[GIVEN PROBLEM] Reproduce every line of the listing below without any changes, but leave the pictures out of your answer.

=-=-=

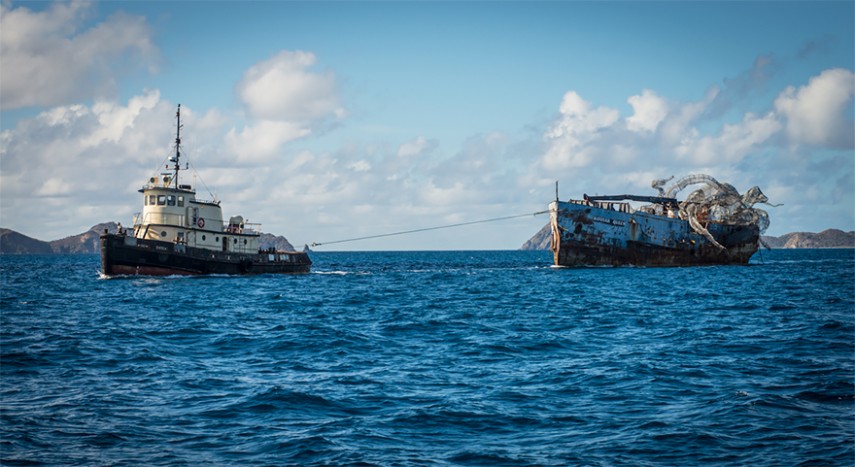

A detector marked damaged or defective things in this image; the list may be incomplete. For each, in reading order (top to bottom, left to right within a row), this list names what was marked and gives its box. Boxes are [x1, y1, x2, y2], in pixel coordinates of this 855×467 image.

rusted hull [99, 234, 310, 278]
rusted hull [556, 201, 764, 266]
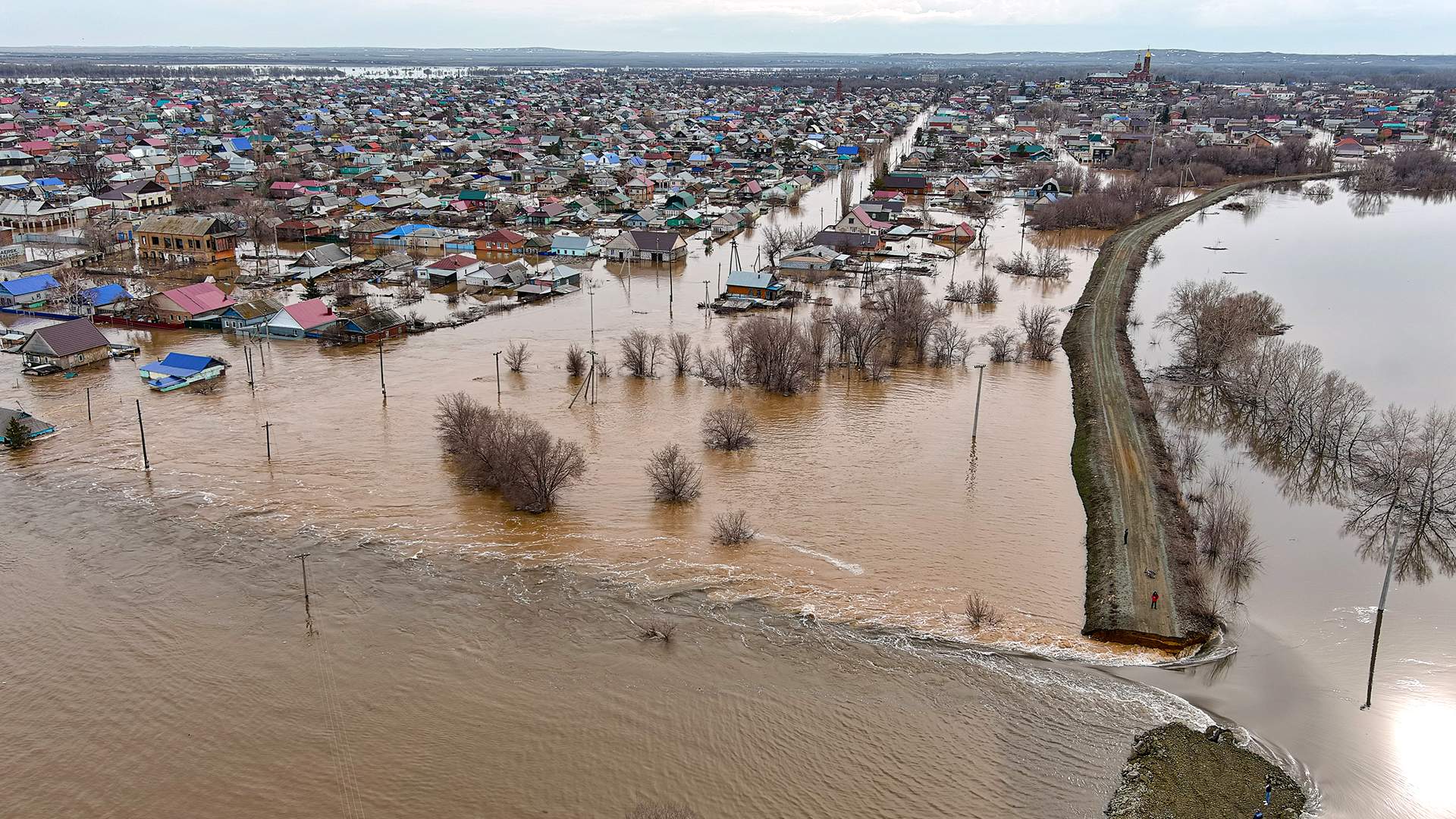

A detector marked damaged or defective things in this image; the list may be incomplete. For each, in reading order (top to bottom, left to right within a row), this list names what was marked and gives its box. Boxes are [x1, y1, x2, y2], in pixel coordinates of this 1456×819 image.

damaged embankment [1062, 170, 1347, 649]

=-=-=

[EXERCISE ANSWER]
A detector marked damaged or defective things in this image; the list may be incomplete. For each, in reading order (top to bottom, left to right within a row), this list names what was marked and gives its box. Boxes are [x1, y1, x2, y2], in pixel coordinates of this 855×467 image.

rusted hull [99, 234, 310, 278]
rusted hull [556, 201, 764, 266]

A detector marked damaged or defective things in this image; the list may be incomplete. For each, in reading order (top to bottom, left to right within a row), this list names what was marked and gives its box. Boxes are [x1, y1, x2, y2], in pixel coordinates of this 1456×819 image.

damaged embankment [1062, 170, 1347, 649]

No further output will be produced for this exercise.